*Stated problem 1:* Update the eWaterCycle deployment page from "With grading setup" up to and including "shared to anyone.", putting "Vagrant" wherever "vagrant" appears.
*Stated problem 2:* Can you condense the paragraph of the eWaterCycle deployment page that opens with "The hardware environment used" while keeping its main facts?

## start Source passage

- Instructions for system administrators to deploy the eWaterCycle platform
This repo contains (codified) instructions for deploying the eWaterCycle platform. The target audience of these instructions are system administrators. For more information on the eWaterCycle platform (and how to deploy it) see the eWaterCycle documentation.
With grading setup is one class, one grader.
For instructions on how to use the machine as deployed by this repo see the User guide.
These instructions assume you have some basic knowledge of vagrant and Ansible.
The hardware environment used by the eWaterCycle platform development team is the SURF Research Cloud. Starting a machine on the Surf Research Cloud requires that you have research budget with SURF, for more info see the website of SURF. Once running, access to the machine can be shared to anyone.
The setup instructions in this repo will create an eWaterCycle application(a sort-of VM template) that when started will create a machine with:
- Jupyter Hub: to interactivly generate forcings and perform experiments on hydrological models using the eWatercycle Python package
- nbgrader for grading
- nbgitpuller to open a cloned git repository in Jupyter Lab from an URL
- ERA5 and ERA-Interim global climate data, which can be used to generate forcings
- Installed models and their example parameter sets
An application on the SURF Research cloud is provisioned by running an Ansible playbook (research-cloud-plugin.yml).

## end Source passage
## start Raw records

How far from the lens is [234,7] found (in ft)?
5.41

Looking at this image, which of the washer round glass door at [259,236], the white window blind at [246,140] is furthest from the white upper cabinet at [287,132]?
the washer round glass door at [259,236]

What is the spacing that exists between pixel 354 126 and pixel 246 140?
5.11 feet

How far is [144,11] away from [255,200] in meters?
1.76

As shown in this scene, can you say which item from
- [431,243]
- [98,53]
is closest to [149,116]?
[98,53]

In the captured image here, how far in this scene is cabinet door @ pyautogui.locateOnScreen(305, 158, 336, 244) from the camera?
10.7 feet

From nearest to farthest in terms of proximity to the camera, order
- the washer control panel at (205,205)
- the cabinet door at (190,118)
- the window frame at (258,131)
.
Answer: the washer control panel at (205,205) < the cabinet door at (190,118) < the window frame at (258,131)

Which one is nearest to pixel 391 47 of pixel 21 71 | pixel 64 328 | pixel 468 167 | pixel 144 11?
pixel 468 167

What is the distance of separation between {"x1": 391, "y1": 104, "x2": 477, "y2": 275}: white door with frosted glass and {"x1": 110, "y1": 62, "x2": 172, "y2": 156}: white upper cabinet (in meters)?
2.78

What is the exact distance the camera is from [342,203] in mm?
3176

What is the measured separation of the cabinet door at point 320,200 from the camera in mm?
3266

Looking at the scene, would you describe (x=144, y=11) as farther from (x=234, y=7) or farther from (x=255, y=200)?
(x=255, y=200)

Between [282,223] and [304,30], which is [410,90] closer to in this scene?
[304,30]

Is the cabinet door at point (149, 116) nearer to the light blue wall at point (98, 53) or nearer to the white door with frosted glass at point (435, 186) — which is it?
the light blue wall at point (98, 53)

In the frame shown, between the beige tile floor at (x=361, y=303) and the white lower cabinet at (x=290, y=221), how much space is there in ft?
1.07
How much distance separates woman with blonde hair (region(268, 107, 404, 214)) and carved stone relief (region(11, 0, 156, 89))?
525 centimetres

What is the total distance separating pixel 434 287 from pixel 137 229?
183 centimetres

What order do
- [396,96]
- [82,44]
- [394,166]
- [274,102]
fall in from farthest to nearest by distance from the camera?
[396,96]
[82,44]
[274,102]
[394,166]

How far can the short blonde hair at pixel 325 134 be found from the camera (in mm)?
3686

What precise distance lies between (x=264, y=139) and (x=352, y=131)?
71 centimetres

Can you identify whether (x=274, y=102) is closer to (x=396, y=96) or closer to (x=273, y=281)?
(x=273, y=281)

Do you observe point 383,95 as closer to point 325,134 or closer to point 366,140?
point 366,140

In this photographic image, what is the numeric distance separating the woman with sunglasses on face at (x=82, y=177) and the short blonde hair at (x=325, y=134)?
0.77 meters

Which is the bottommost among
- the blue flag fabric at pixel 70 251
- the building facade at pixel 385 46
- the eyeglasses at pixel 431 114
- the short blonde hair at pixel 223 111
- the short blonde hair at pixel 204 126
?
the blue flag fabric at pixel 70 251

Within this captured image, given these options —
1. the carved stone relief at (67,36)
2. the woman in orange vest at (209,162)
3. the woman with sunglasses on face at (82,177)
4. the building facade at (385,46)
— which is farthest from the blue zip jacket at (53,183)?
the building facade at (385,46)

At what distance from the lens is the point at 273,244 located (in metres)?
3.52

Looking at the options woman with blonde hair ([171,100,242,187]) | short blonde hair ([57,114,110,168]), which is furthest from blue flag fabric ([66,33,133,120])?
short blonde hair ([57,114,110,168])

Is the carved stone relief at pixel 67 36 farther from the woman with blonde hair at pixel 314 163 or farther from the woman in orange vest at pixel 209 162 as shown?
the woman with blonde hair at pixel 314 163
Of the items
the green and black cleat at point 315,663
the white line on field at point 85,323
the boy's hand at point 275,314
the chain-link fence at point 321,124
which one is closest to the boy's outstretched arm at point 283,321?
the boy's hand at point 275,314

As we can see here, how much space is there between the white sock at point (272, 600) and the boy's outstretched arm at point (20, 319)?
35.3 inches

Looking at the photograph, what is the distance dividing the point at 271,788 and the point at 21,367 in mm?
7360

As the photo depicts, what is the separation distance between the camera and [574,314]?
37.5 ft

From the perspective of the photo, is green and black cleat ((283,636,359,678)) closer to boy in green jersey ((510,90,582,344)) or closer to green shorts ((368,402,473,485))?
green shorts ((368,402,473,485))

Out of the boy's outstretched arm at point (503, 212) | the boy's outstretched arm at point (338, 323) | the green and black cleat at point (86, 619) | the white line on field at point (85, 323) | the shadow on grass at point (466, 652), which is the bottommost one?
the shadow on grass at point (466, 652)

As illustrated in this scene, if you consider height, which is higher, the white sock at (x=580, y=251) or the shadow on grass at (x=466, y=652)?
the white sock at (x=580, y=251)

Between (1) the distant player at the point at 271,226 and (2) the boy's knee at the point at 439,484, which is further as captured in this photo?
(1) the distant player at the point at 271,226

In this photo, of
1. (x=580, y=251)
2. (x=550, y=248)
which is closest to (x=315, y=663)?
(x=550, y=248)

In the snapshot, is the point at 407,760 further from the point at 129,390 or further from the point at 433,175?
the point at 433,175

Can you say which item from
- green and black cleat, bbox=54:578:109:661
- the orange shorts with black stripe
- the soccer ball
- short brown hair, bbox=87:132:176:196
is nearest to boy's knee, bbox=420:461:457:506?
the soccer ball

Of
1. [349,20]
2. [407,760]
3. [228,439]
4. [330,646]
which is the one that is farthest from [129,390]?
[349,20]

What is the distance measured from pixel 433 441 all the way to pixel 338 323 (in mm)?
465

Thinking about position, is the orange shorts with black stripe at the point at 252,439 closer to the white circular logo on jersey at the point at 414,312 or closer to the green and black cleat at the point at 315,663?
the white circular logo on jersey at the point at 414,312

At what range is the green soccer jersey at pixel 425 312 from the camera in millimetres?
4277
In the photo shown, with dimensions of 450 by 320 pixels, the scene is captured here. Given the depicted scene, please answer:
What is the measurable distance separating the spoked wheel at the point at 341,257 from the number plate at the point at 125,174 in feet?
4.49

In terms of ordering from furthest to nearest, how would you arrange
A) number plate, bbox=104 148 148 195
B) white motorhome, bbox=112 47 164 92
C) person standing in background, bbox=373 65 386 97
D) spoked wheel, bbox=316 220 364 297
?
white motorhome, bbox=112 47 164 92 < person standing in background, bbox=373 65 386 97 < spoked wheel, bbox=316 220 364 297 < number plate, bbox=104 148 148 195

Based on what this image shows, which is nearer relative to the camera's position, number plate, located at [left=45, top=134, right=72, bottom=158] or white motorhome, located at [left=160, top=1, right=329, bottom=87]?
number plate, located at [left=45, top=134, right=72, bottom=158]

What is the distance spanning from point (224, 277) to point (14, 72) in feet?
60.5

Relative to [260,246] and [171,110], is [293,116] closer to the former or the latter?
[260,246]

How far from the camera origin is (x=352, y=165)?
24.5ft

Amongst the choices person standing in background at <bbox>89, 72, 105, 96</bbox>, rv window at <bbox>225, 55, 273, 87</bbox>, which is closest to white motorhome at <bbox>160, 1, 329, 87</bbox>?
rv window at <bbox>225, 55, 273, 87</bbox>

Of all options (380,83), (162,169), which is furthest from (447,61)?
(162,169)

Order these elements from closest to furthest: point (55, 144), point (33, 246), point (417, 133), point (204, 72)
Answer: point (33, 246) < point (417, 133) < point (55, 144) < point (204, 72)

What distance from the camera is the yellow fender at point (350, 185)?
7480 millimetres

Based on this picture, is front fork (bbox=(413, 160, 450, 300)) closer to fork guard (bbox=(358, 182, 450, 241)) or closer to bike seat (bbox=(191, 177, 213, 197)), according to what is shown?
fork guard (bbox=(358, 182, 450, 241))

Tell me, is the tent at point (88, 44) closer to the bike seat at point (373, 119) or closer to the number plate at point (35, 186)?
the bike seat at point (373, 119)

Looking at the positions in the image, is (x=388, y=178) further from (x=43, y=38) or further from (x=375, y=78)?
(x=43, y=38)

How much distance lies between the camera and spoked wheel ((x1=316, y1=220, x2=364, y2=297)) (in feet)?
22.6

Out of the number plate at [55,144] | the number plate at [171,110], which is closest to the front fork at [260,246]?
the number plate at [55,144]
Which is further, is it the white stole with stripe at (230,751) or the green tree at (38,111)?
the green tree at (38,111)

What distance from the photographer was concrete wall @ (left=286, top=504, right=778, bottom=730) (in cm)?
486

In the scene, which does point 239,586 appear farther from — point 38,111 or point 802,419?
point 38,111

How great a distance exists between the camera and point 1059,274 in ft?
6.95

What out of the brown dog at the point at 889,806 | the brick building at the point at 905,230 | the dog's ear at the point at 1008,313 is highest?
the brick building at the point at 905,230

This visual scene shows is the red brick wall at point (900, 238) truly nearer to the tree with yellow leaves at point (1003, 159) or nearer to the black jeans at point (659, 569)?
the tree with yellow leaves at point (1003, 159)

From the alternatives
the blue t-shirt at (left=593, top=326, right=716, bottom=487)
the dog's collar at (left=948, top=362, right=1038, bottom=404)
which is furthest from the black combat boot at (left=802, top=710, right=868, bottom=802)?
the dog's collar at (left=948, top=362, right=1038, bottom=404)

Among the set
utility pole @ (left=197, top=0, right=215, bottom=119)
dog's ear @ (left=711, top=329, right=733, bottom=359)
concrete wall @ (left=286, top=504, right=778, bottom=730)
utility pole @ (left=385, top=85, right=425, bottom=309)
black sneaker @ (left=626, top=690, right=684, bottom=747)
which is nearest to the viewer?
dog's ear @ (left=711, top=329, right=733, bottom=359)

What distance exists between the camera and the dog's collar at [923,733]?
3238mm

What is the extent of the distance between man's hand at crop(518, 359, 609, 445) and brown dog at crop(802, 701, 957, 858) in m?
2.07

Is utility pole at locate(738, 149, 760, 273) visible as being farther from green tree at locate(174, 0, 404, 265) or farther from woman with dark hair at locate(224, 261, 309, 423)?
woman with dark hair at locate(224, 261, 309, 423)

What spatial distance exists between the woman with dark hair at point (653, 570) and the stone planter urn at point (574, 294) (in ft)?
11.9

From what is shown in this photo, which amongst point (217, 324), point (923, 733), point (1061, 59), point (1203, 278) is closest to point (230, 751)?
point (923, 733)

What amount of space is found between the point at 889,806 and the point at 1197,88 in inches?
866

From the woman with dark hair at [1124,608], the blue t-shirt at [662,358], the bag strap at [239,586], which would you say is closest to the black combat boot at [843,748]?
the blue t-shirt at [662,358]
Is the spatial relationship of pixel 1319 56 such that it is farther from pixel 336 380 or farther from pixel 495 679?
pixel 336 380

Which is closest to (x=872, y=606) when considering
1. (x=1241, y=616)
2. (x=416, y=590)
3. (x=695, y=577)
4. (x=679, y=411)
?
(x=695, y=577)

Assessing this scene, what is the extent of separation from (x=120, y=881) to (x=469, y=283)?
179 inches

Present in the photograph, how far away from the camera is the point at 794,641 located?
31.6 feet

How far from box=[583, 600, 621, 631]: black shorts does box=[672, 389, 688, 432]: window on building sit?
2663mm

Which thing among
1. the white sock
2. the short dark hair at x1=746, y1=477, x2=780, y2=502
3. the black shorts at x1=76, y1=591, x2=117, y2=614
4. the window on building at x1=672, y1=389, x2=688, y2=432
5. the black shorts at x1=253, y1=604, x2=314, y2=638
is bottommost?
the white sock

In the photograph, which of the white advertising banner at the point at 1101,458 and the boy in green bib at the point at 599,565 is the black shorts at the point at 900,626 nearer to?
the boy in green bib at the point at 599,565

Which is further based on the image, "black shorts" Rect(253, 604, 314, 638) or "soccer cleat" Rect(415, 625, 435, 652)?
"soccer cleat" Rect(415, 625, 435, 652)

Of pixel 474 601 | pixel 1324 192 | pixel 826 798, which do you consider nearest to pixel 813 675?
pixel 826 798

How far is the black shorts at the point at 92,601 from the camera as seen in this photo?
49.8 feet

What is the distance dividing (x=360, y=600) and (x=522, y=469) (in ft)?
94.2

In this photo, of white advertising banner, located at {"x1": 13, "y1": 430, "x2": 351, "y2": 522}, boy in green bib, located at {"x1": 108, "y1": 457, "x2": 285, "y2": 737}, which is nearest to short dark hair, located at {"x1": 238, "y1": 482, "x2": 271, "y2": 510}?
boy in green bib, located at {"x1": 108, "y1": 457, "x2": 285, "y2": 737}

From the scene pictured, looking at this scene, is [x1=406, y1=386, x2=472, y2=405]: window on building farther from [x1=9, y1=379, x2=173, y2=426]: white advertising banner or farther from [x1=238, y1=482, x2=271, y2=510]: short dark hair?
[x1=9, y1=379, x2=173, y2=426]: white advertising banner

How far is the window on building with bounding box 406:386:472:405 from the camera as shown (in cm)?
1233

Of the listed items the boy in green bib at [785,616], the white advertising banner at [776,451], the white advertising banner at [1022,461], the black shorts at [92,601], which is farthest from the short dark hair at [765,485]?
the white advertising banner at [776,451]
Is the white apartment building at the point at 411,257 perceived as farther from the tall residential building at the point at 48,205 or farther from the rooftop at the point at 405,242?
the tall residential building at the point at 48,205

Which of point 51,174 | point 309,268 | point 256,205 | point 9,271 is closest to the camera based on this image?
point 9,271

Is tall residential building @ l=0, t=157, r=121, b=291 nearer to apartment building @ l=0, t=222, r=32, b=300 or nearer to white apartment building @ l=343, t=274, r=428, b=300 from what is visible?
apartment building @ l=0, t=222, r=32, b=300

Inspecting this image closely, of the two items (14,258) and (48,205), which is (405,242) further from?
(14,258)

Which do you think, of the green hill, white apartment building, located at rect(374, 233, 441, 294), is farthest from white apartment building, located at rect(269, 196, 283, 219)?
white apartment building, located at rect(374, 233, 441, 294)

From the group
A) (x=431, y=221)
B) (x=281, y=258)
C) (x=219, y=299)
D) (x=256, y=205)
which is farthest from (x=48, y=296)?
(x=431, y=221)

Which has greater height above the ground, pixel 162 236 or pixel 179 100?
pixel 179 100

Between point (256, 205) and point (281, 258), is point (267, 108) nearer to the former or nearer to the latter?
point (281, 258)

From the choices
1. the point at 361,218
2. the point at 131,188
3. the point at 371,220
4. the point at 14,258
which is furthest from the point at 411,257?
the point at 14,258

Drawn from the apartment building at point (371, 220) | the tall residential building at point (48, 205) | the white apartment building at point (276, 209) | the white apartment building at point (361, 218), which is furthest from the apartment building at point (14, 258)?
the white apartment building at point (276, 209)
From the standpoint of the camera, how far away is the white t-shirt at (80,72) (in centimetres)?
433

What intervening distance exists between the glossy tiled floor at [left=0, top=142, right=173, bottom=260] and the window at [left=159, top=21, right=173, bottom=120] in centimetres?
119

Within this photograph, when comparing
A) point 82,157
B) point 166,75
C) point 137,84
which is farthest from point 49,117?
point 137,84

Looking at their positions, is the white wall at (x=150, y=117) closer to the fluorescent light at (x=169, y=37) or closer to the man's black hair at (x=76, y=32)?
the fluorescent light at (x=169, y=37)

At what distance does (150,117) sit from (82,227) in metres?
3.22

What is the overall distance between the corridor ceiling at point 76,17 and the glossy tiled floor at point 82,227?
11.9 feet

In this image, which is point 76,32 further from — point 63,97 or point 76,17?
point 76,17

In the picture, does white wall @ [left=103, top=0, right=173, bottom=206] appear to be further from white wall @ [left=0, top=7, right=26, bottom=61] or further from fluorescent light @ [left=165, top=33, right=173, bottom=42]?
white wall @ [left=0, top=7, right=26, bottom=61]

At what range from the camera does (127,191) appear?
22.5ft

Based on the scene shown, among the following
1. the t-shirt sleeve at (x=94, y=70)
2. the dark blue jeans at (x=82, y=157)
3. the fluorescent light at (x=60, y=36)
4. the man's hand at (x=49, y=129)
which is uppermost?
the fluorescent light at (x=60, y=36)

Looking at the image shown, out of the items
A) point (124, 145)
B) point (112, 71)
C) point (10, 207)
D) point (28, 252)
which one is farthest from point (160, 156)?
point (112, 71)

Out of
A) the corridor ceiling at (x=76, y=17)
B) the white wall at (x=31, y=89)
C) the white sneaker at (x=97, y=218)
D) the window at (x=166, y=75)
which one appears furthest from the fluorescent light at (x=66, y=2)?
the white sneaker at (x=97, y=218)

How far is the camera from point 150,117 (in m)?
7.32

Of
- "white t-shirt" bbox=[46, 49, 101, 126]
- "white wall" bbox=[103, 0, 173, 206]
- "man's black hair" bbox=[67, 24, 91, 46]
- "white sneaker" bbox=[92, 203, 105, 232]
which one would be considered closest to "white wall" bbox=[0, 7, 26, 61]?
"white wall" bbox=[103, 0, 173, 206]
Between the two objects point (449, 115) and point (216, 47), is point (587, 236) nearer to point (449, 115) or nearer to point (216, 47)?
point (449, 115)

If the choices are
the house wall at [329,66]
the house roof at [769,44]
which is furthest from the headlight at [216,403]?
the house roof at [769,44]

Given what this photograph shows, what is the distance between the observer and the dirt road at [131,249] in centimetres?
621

## end Raw records

*Correct answer 1:*
With grading setup is one class, one grader.
For instructions on how to use the machine as deployed by this repo see the User guide.
These instructions assume you have some basic knowledge of Vagrant and Ansible.
The hardware environment used by the eWaterCycle platform development team is the SURF Research Cloud. Starting a machine on the Surf Research Cloud requires that you have research budget with SURF, for more info see the website of SURF. Once running, access to the machine can be shared to anyone.

*Correct answer 2:* The eWaterCycle development team runs the platform on the SURF Research Cloud. Starting a machine there requires a research budget with SURF (details on SURF's website). Once the machine is running, access can be shared with anyone.